Supplied passage:
>>>
How prostate cancer turns metastatic and begins to spread — the first stage in what can become a deadly disease — takes place through a process not fully understand in this or any cancer. But researchers in the U.K. developed a cell model for prostate cancer that may help to unravel what is now a bit of a mystery.

The study, “A novel spontaneous model of epithelial-mesenchymal transition (EMT) using a primary prostate cancer derived cell line demonstrating distinct stem-like characteristics,” was published in the journal Scientific Reports.

The process that allows cancer cells to move from a stationary state, in which they are tightly attached to neighboring cells, into a migratory one — in which cells loosen connections, change shape, and start invading nearby tissues — is called the epithelial to mesenchymal transition (EMT).

Similar to many other cancers, EMT is believed to play a critical role in the spread of prostate cancer, but the lack of models has hindered research into the metastatic process.

Indeed, cell lines for prostate cancer research are still being derived from prostate cancer metastases, as it has been difficult to establish cell lines from a primary tumor. “To our knowledge, we are the first to derive and interrogate a spontaneous model of prostate cancer EMT,” the researchers said.

“Cancer cells acquire the capacity to move from the primary tumour to other sites by activating biological processes which allow them to survive the journey and establish themselves in their new ‘home,'” Dr. David Boocock, a scientist in Nottingham Trent University’s John van Geest Cancer Research Centre, said in a press release. “It is clear that understanding these processes is crucial if we are to reduce the number of prostate cancer-related deaths.”

Researchers at the van Geest center hypothesized that cell lines derived from a primary tumor site might contain information important in the onset of the metastatic process. They used less common primary tumor-derived cell lines to develop unique subpopulations of cells derived from those lines to serve as a model.
<<<
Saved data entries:
>>>
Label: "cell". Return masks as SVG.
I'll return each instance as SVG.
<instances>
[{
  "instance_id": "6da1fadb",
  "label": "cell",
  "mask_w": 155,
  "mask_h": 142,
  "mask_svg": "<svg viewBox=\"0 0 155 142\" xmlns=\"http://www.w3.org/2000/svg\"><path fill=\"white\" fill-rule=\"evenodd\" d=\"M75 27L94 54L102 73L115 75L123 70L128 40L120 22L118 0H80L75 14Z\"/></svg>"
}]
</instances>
<<<
Problems to solve:
(1) In the prostate cancer article, which journal published the study?
(2) From the prostate cancer article, print everything from "Similar to many" down to "the researchers said.", word for word.

Results:
(1) Scientific Reports.

(2)
Similar to many other cancers, EMT is believed to play a critical role in the spread of prostate cancer, but the lack of models has hindered research into the metastatic process.

Indeed, cell lines for prostate cancer research are still being derived from prostate cancer metastases, as it has been difficult to establish cell lines from a primary tumor. “To our knowledge, we are the first to derive and interrogate a spontaneous model of prostate cancer EMT,” the researchers said.